▶ [Aim] Revise the material starting at the line containing "How far is [405,425]" and ending at the end of the material, replacing "positioned" with "located" and leaving everything else unchanged.

▶ [Records from a data source]
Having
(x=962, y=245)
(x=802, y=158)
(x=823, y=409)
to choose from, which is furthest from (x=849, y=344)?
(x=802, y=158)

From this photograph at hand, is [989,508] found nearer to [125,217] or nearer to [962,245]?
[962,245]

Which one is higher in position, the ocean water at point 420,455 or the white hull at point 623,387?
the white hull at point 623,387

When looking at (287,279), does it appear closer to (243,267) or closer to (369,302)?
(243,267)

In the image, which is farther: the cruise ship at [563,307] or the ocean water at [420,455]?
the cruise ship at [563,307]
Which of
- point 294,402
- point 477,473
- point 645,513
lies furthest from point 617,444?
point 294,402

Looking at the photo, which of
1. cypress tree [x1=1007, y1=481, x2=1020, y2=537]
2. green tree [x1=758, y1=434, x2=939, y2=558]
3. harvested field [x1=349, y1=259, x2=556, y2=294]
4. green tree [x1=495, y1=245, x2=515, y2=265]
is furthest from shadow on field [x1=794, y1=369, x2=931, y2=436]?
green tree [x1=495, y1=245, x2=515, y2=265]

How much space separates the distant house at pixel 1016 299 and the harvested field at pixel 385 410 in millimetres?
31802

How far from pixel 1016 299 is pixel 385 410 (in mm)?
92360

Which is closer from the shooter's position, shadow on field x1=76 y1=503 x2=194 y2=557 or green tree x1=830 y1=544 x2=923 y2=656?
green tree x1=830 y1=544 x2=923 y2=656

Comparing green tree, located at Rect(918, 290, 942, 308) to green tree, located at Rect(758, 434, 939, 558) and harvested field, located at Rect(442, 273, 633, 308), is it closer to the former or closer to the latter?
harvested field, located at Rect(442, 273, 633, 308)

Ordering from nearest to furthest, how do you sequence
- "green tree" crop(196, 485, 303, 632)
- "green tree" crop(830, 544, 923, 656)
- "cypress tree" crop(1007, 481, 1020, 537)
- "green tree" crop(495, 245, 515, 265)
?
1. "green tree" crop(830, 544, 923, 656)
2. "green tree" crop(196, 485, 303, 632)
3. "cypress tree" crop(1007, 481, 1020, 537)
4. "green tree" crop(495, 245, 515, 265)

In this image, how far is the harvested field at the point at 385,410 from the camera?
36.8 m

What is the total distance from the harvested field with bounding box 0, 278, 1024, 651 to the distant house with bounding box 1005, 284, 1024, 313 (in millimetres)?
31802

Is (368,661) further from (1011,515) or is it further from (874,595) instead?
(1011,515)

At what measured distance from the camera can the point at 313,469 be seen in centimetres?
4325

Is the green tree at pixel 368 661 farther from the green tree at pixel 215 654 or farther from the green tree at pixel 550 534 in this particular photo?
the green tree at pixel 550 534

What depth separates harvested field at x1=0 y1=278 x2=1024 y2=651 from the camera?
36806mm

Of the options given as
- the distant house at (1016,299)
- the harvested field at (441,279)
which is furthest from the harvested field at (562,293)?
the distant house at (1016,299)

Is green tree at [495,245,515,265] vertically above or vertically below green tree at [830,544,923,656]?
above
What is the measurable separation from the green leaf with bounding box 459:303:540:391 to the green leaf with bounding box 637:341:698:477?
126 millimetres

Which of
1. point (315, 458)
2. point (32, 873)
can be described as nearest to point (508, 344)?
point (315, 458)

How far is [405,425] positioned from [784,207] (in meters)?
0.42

▶ [Output for this task]
How far is [405,425] located from [784,207] (in meters)?
0.42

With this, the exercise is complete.